Zimbabwe’s inflation rate sped up by 1.38 percentage points to 4.29 percent in July, latest official data shows, the highest level in over six years.
The July 2018 figure is the highest inflation rate since February 2012, when it stood at 4.3 percent.
Month-on-month, inflation in July this year rose 1.03 percentage points to 0.98 percent, national stats agency Zimstats said in its report released Wednesday.
The 1.38 percentage point rise comes after months of flat movements in the inflation rate. Inflation rose by 0.03 percentage points in April, remained constant in May, before going up a marginal 0.2 percentage points in June.
A separate report this week, by the Consumer Council of Zimbabwe, showed that the family shopping basket was up by $6.99 to $598.04 in July 2018, driven mostly by higher fuel costs and an expected hike in civil servant salaries.
Government recently awarded its workers a 17 percent pay hike, after facing a damaging strike by public health workers. This is seen driving up Government’s wage bill and overall expenditure.
Government spending outpaced revenue by $225 million in the first quarter of 2018, up from $183 million last year.
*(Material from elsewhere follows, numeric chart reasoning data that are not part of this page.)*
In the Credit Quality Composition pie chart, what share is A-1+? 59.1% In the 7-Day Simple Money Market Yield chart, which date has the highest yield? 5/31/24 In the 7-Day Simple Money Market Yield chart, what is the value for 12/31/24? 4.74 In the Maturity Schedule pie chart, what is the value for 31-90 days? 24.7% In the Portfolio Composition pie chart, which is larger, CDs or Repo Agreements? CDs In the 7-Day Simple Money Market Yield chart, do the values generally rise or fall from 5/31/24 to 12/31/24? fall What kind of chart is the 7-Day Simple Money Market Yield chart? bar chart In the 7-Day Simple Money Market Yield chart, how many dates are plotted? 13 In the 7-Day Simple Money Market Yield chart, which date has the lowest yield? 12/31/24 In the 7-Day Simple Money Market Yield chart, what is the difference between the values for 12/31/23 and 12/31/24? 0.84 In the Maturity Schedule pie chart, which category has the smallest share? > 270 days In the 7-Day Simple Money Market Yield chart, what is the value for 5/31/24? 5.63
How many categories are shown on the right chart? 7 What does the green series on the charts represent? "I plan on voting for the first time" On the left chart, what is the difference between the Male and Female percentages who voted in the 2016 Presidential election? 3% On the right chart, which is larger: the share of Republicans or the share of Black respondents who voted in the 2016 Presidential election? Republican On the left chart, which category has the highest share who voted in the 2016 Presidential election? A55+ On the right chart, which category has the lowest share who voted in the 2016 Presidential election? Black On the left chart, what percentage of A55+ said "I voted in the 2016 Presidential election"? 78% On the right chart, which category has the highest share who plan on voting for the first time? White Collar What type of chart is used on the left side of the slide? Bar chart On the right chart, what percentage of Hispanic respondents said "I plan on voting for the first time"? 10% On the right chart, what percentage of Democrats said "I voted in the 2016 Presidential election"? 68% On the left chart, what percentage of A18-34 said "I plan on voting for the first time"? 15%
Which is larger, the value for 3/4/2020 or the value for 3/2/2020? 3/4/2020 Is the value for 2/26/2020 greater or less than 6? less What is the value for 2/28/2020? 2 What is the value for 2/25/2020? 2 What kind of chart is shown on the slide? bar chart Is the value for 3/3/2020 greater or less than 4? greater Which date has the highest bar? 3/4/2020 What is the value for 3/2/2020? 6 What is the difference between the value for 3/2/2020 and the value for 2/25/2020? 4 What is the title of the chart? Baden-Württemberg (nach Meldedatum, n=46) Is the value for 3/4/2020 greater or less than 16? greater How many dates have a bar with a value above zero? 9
The Mnangagwa administration says it is targeting a $700 million budget deficit this year, after overspending by $2.5 billion in 2017, the equivalent of 14 percent of gross domestic product. Government spent $ 1.385 billion in the first quarter, against a target of $1.112 billion.
Of this spending, $1.102 billion (79.6 percent) was on recurrent expenditure while $283 million (20.44 percent) was on capital expenditure.
Prices are expected to rise further on the back of premiums of up to 70 percent for the US dollar on the black market. Dual-listed stocks are also trading at a premium on the Zimbabwe Stock Exchange relative to other markets, suggesting real inflation rates may be higher than officially measured. Old Mutual shares currently cost 147 percent more on the ZSE than they do on the JSE.
The SADC Region registered annual inflation of 9.1 percent in May 2018 compared to May 2017, as measured by the region’s Harmonised Consumer Price Indices (HCPI). Inflation in South Africa, Zimbabwe’s main trading partner in the region, rose to 4.6 percent in June from 4.4 percent in May.